Prepare for simple user profile analysis - DataWorks - Alibaba Cloud Documentation Center

To ensure that you can complete this experiment, we recommend that you familiarize yourself with the business background of the experiment and complete the preparations.

Precautions

Basic user information and website access logs of users that are required for tests in this experiment are provided.
The data in this experiment can be used only for experimental operations in DataWorks, and all the data is manual mock data.

Business background

To develop effective business management strategies, you must obtain basic profile data of website users based on their activities on websites. The basic profile data includes the geographical and social attributes of the website users. You can analyze profile data based on time and location and perform refined operations on website traffic by using basic user profile data.

Step 1: Familiarize yourself with existing business data

Before you perform the operations in this experiment, make sure that you are familiar with existing business data, the format of data in the project, and the basic user profile data schema that is required for business background analysis.

Object Storage Service (OSS) object user_log.txt that stores raw log data

The following code block shows the raw log data that is stored in the OSS object user_log.txt:

$remote_addr - $remote_user [$time_local] "$request" $status $body_bytes_sent"$http_referer" "$http_user_agent" [unknown_content];

The following table describes the valid information that is obtained from the raw log data.

Field	Description
$remote_addr	The IP address of the client that sends the request.
$remote_user	The username that is used to log on to the client.
$time_local	The local time of the server.
$request	The HTTP request. An HTTP request consists of the request type, request URL, and HTTP version number.
$status	The status code that is returned by the server.
$body_bytes_sent	The number of bytes returned to the client. The number of bytes of the header is not included in the field value.
$http_referer	The source URL of the request.
$http_user_agent	The information about the client that sends the request, such as the browser used.

MySQL table ods_user_info_d that stores user information

Field	Description
uid	The username.
gender	The gender.
age_range	The age range.
zodiac	The zodiac sign.

Step 2: Analyze and generate the desired basic user profile data schema

Confirm the final data table schema that is displayed in the following table based on the valid data that you obtain after you analyze raw data and based on your business requirements.

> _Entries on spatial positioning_
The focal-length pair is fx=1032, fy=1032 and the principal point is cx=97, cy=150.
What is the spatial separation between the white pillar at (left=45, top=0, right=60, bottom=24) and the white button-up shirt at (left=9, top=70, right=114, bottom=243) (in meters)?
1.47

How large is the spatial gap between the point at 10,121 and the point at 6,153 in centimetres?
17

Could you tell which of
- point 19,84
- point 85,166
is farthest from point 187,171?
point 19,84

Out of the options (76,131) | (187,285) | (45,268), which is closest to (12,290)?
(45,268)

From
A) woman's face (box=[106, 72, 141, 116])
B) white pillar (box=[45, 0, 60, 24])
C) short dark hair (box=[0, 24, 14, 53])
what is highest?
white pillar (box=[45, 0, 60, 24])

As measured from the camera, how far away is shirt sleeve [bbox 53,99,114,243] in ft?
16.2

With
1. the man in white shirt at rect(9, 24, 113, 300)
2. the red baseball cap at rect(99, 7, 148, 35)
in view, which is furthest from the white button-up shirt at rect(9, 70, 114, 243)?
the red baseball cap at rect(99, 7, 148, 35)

> _What the task requires_
Please write out the whole user profile analysis page, word for word. The entries stand apart from the text and are separate material.

> _Final answer_
Prepare for simple user profile analysis - DataWorks - Alibaba Cloud Documentation Center

To ensure that you can complete this experiment, we recommend that you familiarize yourself with the business background of the experiment and complete the preparations.

Precautions

Basic user information and website access logs of users that are required for tests in this experiment are provided.
The data in this experiment can be used only for experimental operations in DataWorks, and all the data is manual mock data.

Business background

To develop effective business management strategies, you must obtain basic profile data of website users based on their activities on websites. The basic profile data includes the geographical and social attributes of the website users. You can analyze profile data based on time and location and perform refined operations on website traffic by using basic user profile data.

Step 1: Familiarize yourself with existing business data

Before you perform the operations in this experiment, make sure that you are familiar with existing business data, the format of data in the project, and the basic user profile data schema that is required for business background analysis.

Object Storage Service (OSS) object user_log.txt that stores raw log data

The following code block shows the raw log data that is stored in the OSS object user_log.txt:

$remote_addr - $remote_user [$time_local] "$request" $status $body_bytes_sent"$http_referer" "$http_user_agent" [unknown_content];

The following table describes the valid information that is obtained from the raw log data.

Field	Description
$remote_addr	The IP address of the client that sends the request.
$remote_user	The username that is used to log on to the client.
$time_local	The local time of the server.
$request	The HTTP request. An HTTP request consists of the request type, request URL, and HTTP version number.
$status	The status code that is returned by the server.
$body_bytes_sent	The number of bytes returned to the client. The number of bytes of the header is not included in the field value.
$http_referer	The source URL of the request.
$http_user_agent	The information about the client that sends the request, such as the browser used.

MySQL table ods_user_info_d that stores user information

Field	Description
uid	The username.
gender	The gender.
age_range	The age range.
zodiac	The zodiac sign.

Step 2: Analyze and generate the desired basic user profile data schema

Confirm the final data table schema that is displayed in the following table based on the valid data that you obtain after you analyze raw data and based on your business requirements.